2)For the year ended December 31, 2016, the Company recognized the second contract year’s revenue amount of $422,883 (NTD 12,855,000), net of VAT, and refunded the amount of $690,537 (NTD 20,478,333), net of VAT, due to uncertainty resolved after Amendment 3 went effective.
3)For the year ended December 31, 2017, the Company recognized the third contract year’s revenue amount of $415,423 (NTD12,628,201), net of VAT, and refund amount of $633,955 (NTD18,800,370), net of VAT, for the same contract period based on the calculation of VONB and 13-month persistency.
4)For the year ended December 31, 2018, the Company recognized the fourth contract year’s revenue amount of $372,650 (NTD11,228,600), net of VAT, and refund amount of $670,389 (NTD 20,199,971), net of VAT, for the same contract period based on the calculation of VONB and 13-month persistency.
5)For the year ended December 31, 2019, the Company recognized the fifth contract year's revenue amount of $314,953 (NTD9,481,371), net of VAT, and refund the amount of $729,045 (NTD 21,947,200), net of VAT, for the same contract period based on the calculation of VONB and 13-month persistency.
6)The Company estimated VONB and 13-month persistency ratio for the year ending December 31, 2020 and calculated the revenue amount to be $395,488 (NTD 11,774,011) for the year.

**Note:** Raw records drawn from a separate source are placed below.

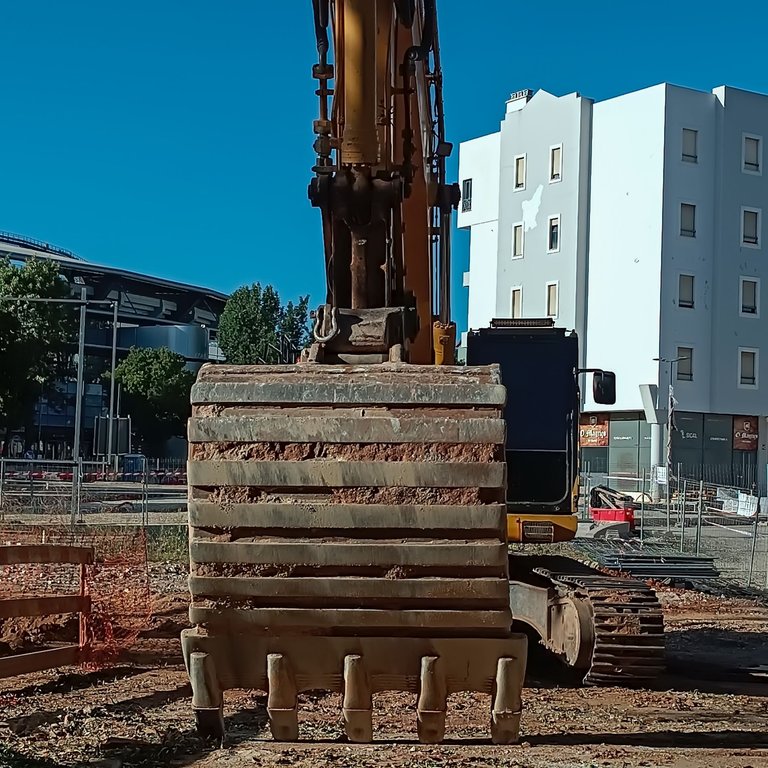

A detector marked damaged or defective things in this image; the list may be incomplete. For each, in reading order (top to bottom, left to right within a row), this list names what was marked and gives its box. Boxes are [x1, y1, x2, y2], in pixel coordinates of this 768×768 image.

rusty excavator bucket [182, 364, 528, 744]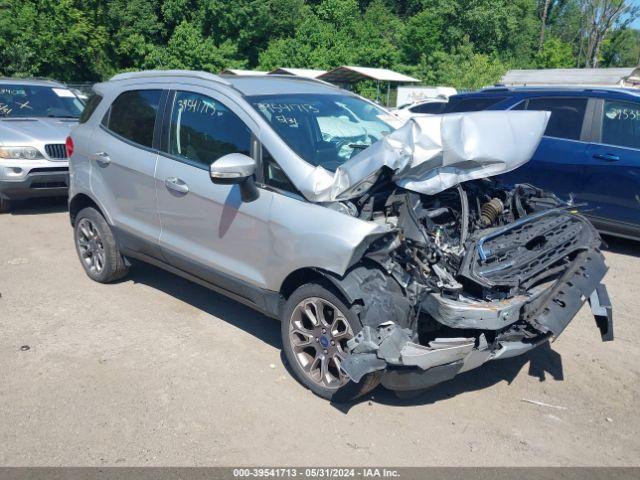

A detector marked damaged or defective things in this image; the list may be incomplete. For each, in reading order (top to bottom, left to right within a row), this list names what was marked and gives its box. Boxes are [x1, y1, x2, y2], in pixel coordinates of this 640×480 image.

crumpled hood [0, 117, 77, 145]
shattered grille [44, 143, 68, 160]
damaged ford ecosport [67, 70, 612, 402]
wrecked vehicle [67, 71, 612, 402]
crumpled hood [302, 110, 552, 201]
destroyed front end [332, 178, 612, 392]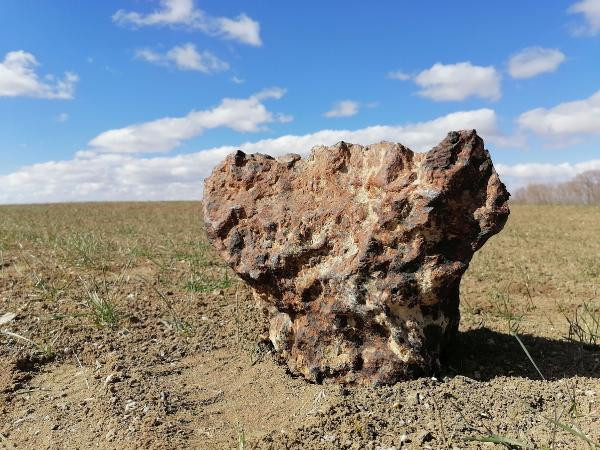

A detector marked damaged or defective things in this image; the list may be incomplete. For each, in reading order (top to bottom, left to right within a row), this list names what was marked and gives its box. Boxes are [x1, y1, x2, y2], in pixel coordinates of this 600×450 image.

The amount will be reassessed every quarter until receiving AIATW’s notice.
The Company recognized revenue of $94,493 (NTD 2,813,139), net of VAT, and $73,691(NTD 2,281,470), net of VAT for the three months ended September 30, 2020 and 2019, and $282,491 (NTD 8,410,008) and $234,852 (NTD 7,271,032) , net of VAT, for the nine months ended September 30, 2020 and 2019, respectively.
As of September 30, 2020 and December 31, 2019, the Company had non-current portion of contract liabilities of $271,375 and $1,049,258, respectively, and current contract liabilities of $1,609,155 and $1,781,975, respectively, related to the Alliance Agreement.
NOTE 10 –LEASE
The Company adopted ASC 842 as of January 1, 2019 using a modified retrospective transition with no adjustment to its comparative periods in the year of transition. The Company elected the practical expedients, which allow the Company not to reassess prior conclusions with respect to lease identification, lease classification and initial direct costs under ASC 842. The Company did not elect the hindsight practical expedient to determine the lease term or in assessing the likelihood that a lease purchase option will be exercised. The adoption of ASC 842 resulted in the recognition of operating lease right-of-use assets of $4.0 million and corresponding operating lease liabilities of $3.7 million as of January 1, 2019 on the consolidated balance sheet.
The Company has operating leases for its offices with lease terms ranging from one to six years. We determine if an arrangement is a lease at inception of the contract and whether a contract is or contains a lease by determining whether it conveys the right to control the use of the identified asset for a period of time. If the contract provides us the right to substantially all of the economic benefits from the use of the identified asset and the right to direct the use of the identified asset, we consider it to be, or contain, a lease. We record a right-of-use asset and a corresponding lease liability based on the present value of the minimum lease payments. The lease term used in the calculation of right-of-use assets and lease liabilities renewal and termination options that are reasonably certain to be exercised. Leases with an initial term of twelve months or less are not recorded on the consolidated balance sheet and the related lease expense is recognized on a straight-line basis over the lease term. Our leases do not provide an implicit borrowing rate, and we estimate the Company’s incremental borrowing rate to discount the lease payments based on information available at lease commencement.
The Company recorded operating lease cost of $910,073 and $2,562,384 for the three and nine months ended September 30, 2020, and $701,341 and $2,076,084 for the three and nine months ended September 30, 2019, respectively.